Piscine Molitor, une réédition à ne pas manquer dans le cadre du centenaire Boris Vian

Comme quoi avoir des archives, les avoir préservées révèlent de bonnes surprises. Dupuis réédite en tirage limité de 1500 exemplaires, Piscine Molitor paru en 2009 où évoquer Boris Vian était plus un retour nostalgique sur un grand talent protéiforme générationnel mais en marge de l’actualité de l’époque. Le centenaire de sa naissance (il est né en 1920) a donné un retentissement certain au nom de Vian, à son œuvre, qui s’appuie sur de très beaux albums que l’on va traiter, dont J’irai cracher sur vos tombes ou l’Écume des Jours illustrée. Piscine Molitor, ouvrage remarquable et inspiré, avait plus que sa place en haut du palmarès. Seize pages supplémentaires de dessins clôturent l’album.

Voici ce que l’on écrivait en 2009 : Si vous avez une passion pour Boris Vian ou pour le découvrir, offrez vous Piscine Molitor de Christian Cailleaux et Hervé Bouhris. Cette biographie dessinée qui inclut la dernière année de Vian (il meurt en 1959) redonne vie à l’un des écrivains, musiciens, paroliers, les plus mythiques des années cinquante, disparu à l’aube de la quarantaine. Cailleaux pour le dessin et Bourhis au texte ont finalement fait œuvre de mémoire.
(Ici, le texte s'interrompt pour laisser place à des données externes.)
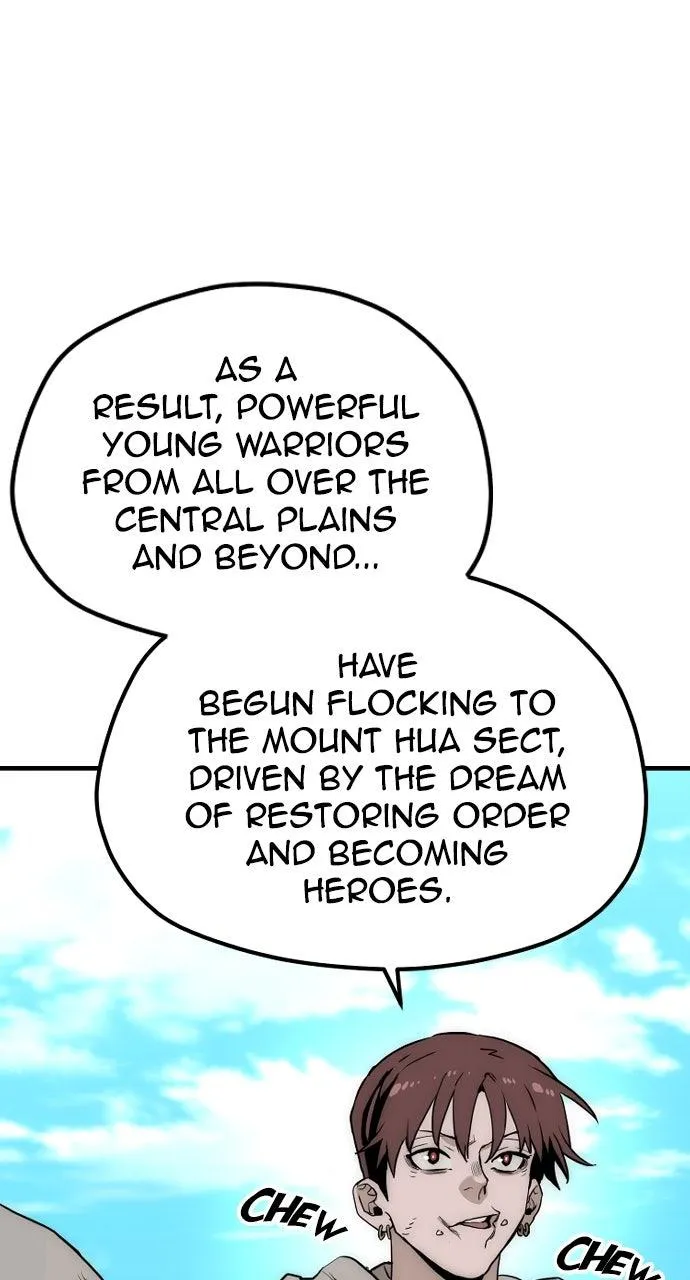 Read Murim RPG Simulation EN Manga Online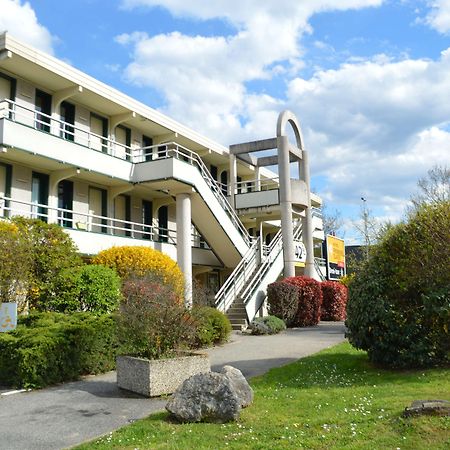 Premiere Classe Chambéry Exterior foto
Témoin d’une époque aujourd’hui un brin oubliée, Vian est l’auteur de L’Écume des jours, roman qui a bercé des générations d’adolescents. Il signera aussi un polar très violent et érotique, J’irai cracher sur vos tombes. Fan de jazz, musicien averti, on lui doit la chanson Le Déserteur. Malade il meurt à quarante ans. Tout est précis et vrai dans cet album. Vian a été comme Sartre ou Prévert un incontournable de l’après-guerre mais qu’en reste-t-il aujourd’hui ?

Piscine Molitor

Dix ans après, on rebat les cartes et Vian fait la Une. On ne s’en plaindra pas. La vie de Vian est une succession de combats, de surprises, de coups de génie, de rencontres. Il aime Jarry et Ubu, joue du jazz sur sa trompette et est déjà malade. Ingénieur, il préfère écrire, découvre Sartre, Queneau, Gréco avec Miles Davis, publie L’Écume des jours sorte de conte inclassable. Vernon Sullivan signe, un pseudo, J’irai cracher sur vos tombes. Scandale, procès face à ce Blanc-noir qui finira mal, héros du bouquin. La suite on vous la laisse découvrir sur l’air de On n’est pas là pour se faire engueuler, Fais moi mal Johnny ou La java des bombes atomiques. Un bonheur à écouter religieusement, inégalé. Vian c’était l’humour froid, l’inquiétude, la poésie, pas vraiment la joie de vivre mais un vrai passeur enthousiaste comme le disent Bourhis et Cailleaux auteurs aussi de Jacques Prévert n’est pas un poète.